Advertising dates to ancient times. It might have changed its format today, but it’s still going strong.

Resources for the United States

Advertising Law Resource Center

The Advertising Law Resource Center is a comprehensive source of information about compliance in this field. Bookmark the site—you will refer to it often. Keep in mind that you may need to do some digging here.

The site references the briefs and articles that the Advertising Compliance Service has published. The records started in 1981, and they ran through to 2015 when the service was shut down. There’s an abundance of useful information in this archive.

Audit Bureau of Circulations

The Audit Bureau of Circulations came about in 1914. It began as a way to hold marketers to account for their devious marketing techniques. It still serves as a trusted source for circulation figures.

The Division of Advertising Practices

The FTC department‘s purpose is to protect the public from unscrupulous marketers. They investigate and prosecute cases of false advertising that have:

  • negatively impacted on health and safety
  • affected the consumer’s economic status adversely

For example, when a company promises a 50 percent return on investment over two weeks, it is clearly a scam. The FTC could step in to prosecute, preventing consumers from losing an investment.

The FTC can prosecute the cases in criminal courts, too. It coordinates with other agencies, local and international, to ensure that advertising practices are fair and transparent. It might opt to lodge an administrative lawsuit to prevent unfair marketing, for example, or apply for an injunction to stop a company from airing its advertising campaign.

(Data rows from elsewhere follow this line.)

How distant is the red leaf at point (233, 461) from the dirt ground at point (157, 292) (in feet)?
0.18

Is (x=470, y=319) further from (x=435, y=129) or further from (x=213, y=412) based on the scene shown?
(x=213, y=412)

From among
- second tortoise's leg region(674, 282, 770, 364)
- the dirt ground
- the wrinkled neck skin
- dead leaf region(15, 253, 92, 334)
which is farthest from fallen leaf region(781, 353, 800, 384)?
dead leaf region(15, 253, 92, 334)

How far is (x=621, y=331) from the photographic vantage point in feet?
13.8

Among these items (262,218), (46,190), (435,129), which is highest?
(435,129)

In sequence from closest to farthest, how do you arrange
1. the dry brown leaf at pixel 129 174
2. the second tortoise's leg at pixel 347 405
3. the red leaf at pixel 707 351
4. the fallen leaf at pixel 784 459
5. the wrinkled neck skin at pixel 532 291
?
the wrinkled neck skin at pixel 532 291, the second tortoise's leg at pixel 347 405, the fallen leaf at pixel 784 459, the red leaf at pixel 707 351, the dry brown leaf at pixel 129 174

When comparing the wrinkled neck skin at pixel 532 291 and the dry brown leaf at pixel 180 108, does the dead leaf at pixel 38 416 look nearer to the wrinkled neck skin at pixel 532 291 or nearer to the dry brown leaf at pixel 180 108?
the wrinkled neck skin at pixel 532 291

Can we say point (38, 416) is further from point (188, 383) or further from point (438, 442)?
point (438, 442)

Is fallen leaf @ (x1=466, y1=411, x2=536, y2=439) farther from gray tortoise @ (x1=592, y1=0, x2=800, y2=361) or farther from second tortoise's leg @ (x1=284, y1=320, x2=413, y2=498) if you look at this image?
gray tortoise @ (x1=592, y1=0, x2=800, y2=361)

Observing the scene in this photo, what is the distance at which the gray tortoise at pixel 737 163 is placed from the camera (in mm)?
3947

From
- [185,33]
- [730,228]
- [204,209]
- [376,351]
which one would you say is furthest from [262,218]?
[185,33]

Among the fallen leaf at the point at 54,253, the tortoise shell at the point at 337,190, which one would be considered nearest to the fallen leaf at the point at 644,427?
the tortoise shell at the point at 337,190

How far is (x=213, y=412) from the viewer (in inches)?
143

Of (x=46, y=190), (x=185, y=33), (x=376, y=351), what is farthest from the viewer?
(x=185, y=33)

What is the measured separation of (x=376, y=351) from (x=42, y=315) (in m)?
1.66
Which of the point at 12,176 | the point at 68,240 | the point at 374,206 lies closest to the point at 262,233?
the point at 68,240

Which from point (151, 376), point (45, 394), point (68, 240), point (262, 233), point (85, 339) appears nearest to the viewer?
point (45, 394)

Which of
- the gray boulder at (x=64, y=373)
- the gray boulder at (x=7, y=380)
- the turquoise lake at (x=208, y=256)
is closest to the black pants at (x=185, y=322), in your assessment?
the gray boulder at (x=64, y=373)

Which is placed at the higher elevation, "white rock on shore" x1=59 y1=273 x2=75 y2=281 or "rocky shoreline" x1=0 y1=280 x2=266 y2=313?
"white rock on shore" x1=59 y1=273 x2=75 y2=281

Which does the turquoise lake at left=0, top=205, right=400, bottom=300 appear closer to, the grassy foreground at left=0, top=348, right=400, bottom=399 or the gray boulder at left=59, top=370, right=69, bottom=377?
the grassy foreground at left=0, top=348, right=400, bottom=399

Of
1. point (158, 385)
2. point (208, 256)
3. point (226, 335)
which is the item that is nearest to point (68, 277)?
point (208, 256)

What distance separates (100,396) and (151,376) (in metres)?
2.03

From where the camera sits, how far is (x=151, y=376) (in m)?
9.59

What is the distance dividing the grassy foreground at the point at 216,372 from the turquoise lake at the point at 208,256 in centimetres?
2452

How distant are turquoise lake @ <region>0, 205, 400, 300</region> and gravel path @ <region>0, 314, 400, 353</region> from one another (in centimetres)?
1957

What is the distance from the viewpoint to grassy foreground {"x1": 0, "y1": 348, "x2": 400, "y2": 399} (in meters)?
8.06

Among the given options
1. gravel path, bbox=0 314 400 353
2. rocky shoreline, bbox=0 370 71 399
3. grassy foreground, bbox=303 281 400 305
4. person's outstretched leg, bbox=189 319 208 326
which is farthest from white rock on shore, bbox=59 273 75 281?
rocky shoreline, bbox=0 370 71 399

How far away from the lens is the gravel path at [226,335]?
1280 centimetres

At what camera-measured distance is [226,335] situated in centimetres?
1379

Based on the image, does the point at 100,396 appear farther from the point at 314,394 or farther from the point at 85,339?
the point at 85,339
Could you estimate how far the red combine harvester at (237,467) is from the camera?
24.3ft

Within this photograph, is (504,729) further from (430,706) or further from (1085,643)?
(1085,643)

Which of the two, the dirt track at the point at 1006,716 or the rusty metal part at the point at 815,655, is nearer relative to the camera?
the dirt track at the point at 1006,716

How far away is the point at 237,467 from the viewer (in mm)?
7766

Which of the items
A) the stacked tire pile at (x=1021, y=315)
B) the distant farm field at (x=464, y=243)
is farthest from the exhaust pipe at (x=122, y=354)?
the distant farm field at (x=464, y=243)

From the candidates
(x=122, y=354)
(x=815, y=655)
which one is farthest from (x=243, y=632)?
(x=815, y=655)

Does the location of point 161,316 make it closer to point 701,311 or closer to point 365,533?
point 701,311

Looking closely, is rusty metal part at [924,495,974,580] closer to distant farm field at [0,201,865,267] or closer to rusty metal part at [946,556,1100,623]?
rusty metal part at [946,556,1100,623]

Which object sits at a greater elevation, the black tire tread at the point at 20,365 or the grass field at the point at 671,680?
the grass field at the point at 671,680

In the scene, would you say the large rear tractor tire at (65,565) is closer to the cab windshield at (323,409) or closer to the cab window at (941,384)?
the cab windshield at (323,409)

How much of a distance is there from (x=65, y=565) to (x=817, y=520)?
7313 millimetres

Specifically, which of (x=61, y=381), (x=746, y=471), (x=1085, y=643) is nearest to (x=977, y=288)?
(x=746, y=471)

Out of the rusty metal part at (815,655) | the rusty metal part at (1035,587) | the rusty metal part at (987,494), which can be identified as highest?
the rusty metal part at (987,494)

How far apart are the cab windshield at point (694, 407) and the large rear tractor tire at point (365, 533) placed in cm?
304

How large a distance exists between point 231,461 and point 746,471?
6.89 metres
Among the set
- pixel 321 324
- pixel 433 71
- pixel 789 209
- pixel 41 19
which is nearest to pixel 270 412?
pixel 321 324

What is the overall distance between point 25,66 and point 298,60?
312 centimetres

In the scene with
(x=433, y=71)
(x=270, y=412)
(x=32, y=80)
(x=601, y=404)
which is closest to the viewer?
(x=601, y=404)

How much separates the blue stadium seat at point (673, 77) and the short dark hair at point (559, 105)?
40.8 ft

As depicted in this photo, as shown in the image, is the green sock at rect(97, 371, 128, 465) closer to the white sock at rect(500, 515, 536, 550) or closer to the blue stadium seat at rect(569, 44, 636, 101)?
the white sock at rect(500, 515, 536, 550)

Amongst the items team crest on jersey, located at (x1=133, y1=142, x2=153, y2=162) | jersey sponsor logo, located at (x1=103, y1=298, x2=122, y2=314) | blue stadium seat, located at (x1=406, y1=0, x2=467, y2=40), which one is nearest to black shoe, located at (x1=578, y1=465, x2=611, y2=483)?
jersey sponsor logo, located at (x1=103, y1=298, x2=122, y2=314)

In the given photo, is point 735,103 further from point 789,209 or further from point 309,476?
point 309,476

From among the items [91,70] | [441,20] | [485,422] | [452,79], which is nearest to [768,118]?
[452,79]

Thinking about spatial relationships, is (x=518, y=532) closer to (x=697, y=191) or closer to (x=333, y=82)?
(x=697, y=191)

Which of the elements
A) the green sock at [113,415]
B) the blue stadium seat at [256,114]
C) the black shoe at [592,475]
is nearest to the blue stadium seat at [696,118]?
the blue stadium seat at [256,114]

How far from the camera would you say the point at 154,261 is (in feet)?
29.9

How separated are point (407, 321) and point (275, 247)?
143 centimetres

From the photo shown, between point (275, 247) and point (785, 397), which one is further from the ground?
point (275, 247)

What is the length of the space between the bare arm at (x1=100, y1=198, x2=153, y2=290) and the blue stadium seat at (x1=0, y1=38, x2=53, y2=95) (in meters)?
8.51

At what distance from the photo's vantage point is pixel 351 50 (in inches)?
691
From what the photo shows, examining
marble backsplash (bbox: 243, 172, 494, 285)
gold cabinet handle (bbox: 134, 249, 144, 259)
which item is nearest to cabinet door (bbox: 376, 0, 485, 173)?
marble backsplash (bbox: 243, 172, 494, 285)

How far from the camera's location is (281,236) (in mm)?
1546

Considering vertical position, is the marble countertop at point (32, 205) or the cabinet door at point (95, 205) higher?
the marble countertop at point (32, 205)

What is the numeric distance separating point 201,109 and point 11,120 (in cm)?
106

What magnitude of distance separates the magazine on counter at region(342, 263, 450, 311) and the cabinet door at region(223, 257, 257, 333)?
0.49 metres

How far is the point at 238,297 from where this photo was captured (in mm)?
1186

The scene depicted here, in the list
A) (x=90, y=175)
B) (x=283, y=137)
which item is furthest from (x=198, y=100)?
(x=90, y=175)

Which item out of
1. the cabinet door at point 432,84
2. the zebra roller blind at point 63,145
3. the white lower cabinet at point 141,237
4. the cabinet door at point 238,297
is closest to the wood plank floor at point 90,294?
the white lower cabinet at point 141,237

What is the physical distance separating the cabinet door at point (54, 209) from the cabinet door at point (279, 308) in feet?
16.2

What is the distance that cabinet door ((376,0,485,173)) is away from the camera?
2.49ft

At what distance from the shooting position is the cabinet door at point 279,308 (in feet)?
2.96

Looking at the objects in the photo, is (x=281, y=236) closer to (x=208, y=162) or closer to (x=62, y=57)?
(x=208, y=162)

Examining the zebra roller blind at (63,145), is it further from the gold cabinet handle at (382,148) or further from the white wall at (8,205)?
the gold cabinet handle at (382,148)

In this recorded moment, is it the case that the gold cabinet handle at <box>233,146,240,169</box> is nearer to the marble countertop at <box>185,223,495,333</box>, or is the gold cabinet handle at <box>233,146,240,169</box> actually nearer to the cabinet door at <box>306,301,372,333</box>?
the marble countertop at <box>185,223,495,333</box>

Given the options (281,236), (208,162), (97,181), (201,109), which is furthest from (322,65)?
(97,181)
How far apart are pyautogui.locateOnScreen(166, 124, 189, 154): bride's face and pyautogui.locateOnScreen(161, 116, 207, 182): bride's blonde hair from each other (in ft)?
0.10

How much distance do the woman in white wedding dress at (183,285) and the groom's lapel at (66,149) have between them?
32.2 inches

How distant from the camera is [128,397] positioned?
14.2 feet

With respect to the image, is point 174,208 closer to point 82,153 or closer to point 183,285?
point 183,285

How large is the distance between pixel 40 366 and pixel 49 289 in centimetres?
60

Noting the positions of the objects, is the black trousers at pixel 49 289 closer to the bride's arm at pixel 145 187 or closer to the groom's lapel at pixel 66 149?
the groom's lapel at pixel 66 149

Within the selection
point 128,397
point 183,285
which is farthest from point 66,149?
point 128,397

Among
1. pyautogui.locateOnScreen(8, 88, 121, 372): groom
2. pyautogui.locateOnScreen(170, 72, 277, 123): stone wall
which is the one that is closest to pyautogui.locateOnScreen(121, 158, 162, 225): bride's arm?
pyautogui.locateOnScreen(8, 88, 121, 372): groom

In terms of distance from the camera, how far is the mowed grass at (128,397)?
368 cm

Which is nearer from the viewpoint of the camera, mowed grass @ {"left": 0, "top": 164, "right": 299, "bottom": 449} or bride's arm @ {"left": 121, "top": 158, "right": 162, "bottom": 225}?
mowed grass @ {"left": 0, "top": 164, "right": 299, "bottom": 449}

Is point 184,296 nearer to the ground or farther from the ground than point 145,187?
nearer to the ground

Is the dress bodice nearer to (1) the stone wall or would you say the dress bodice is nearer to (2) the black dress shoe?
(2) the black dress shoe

Advertising and Marketing on the Internet

This page by the FTC gives you the guidelines to follow with online advertising. You must protect your client’s privacy, and the internet allows us to collect a host of statistics. How we use those statistics, however, could be in contravention of the privacy laws.

Read through the FTC page carefully to ensure that your company is not at fault in this area.

The National Advertising Division

The Better Business Bureau absorbed the National Advertising Division. This service offers a cost-effective alternative to litigation and is also excellent for the speedy resolution of issues. The plaintiff lodges their complaint with the division, and it has sixty days to investigate the matter.

The time frame is far shorter than a typical court case. It allows companies to receive a decision before the campaign closes. Unlike a court proceeding, the investigation won’t form part of the public record.

They’ll release their decision in a statement and set out the points made by both parties.

The Lanham Act

It’s essential to be well-versed in the Lanham Act if you’re working with trademark law. While there are other statutes, and common law to consider, the Lanham Act is the best place to start.

Who will excel in this field?

Lawyers or attorneys in this advertising law need a keen eye for detail. They need outstanding research skills to dig through all the information and find relevant details. Strong negotiation skills come in very handy, as well.

Litigation is unnecessary for most aspects of this practice, so if you’re not a strong litigant, you might find this a comfortable niche.

Final Notes

Advertising law can offer you a lucrative and exciting career. You may even have the chance to impact future regulations materially. You have several career paths open to you:

  • in-house counsel
  • working for a law firm
  • private practice
  • enforcement of rules

Advertising is one of the oldest professions in the world. As such, we don’t see it going anywhere anytime soon. If you’re looking for job security, this is about as good as it gets. If you are willing to put in significant effort, you can rise to the top of your field and gain plenty of valuable insight into an evolving area of law.